Entradas extraídas:
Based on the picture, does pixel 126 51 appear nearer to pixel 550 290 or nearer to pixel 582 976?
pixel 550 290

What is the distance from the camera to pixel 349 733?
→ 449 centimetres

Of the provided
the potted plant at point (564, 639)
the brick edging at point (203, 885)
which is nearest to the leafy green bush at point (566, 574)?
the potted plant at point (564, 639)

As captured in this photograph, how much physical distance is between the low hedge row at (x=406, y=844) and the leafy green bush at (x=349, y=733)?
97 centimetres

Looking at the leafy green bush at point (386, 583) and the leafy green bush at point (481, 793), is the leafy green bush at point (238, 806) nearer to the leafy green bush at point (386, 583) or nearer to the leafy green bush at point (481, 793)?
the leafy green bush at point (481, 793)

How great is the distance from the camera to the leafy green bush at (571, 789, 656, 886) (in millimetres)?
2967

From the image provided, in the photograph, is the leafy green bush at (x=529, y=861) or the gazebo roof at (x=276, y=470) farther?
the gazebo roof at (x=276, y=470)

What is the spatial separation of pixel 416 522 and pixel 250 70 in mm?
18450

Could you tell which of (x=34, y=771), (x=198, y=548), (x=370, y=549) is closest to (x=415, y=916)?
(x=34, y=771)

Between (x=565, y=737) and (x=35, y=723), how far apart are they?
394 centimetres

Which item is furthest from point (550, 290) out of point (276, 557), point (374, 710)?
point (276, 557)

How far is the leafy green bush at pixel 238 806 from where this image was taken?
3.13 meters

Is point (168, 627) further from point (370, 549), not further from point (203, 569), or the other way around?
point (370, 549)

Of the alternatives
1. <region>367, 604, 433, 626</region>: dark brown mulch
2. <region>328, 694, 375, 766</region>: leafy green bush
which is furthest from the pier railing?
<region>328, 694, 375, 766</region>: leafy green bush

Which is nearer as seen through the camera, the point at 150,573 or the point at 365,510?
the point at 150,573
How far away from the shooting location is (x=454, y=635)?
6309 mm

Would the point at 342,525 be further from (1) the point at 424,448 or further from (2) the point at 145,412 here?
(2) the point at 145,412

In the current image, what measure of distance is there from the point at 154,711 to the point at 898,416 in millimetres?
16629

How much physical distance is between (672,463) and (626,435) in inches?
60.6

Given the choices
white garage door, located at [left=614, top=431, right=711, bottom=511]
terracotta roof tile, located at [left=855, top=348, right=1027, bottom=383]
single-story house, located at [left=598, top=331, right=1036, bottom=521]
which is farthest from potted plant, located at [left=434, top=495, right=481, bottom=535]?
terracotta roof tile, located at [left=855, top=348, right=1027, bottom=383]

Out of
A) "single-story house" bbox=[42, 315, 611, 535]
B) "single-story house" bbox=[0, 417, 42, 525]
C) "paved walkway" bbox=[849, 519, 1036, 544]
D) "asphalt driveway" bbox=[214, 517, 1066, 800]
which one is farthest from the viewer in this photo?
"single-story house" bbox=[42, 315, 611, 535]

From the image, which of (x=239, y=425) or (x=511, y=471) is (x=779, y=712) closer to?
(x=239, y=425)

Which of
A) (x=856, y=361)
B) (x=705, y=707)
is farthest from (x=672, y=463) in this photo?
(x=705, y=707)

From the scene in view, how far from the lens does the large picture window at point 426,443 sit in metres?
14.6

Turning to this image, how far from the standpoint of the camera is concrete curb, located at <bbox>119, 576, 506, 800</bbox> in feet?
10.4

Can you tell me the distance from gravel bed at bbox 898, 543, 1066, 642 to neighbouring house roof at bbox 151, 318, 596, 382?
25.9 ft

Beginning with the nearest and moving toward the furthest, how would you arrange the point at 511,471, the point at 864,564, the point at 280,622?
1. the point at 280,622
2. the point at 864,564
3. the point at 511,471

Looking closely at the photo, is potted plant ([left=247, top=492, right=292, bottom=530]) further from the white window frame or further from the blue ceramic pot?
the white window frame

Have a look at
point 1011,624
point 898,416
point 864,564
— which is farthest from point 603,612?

Tarea:
Devuelve sin ninguna modificación el tramo desde la línea que contiene "Given the choices" hasta el final de los ítems, con ambos extremos incluidos.

Resultado del ejercicio:
Given the choices
white garage door, located at [left=614, top=431, right=711, bottom=511]
terracotta roof tile, located at [left=855, top=348, right=1027, bottom=383]
single-story house, located at [left=598, top=331, right=1036, bottom=521]
which is farthest from potted plant, located at [left=434, top=495, right=481, bottom=535]?
terracotta roof tile, located at [left=855, top=348, right=1027, bottom=383]

Out of
A) "single-story house" bbox=[42, 315, 611, 535]
B) "single-story house" bbox=[0, 417, 42, 525]
C) "paved walkway" bbox=[849, 519, 1036, 544]
D) "asphalt driveway" bbox=[214, 517, 1066, 800]
which one is farthest from the viewer in this photo?
"single-story house" bbox=[42, 315, 611, 535]

From the image, which of (x=239, y=425) or (x=511, y=471) is (x=779, y=712) closer to?
(x=239, y=425)

Which of
A) (x=856, y=361)
B) (x=705, y=707)
is farthest from (x=672, y=463) in this photo?
(x=705, y=707)

From the scene in view, how far from the lens does the large picture window at point 426,443 sit in metres?
14.6

Turning to this image, how far from the standpoint of the camera is concrete curb, located at <bbox>119, 576, 506, 800</bbox> in feet?
10.4

Can you tell me the distance from gravel bed at bbox 898, 543, 1066, 642 to neighbouring house roof at bbox 151, 318, 596, 382?
25.9 ft

Beginning with the nearest and moving toward the furthest, how would you arrange the point at 511,471, the point at 864,564, the point at 280,622?
1. the point at 280,622
2. the point at 864,564
3. the point at 511,471

Looking closely at the photo, is potted plant ([left=247, top=492, right=292, bottom=530]) further from the white window frame or further from the blue ceramic pot?
the white window frame

Have a look at
point 1011,624
point 898,416
point 864,564
— which is farthest from point 603,612?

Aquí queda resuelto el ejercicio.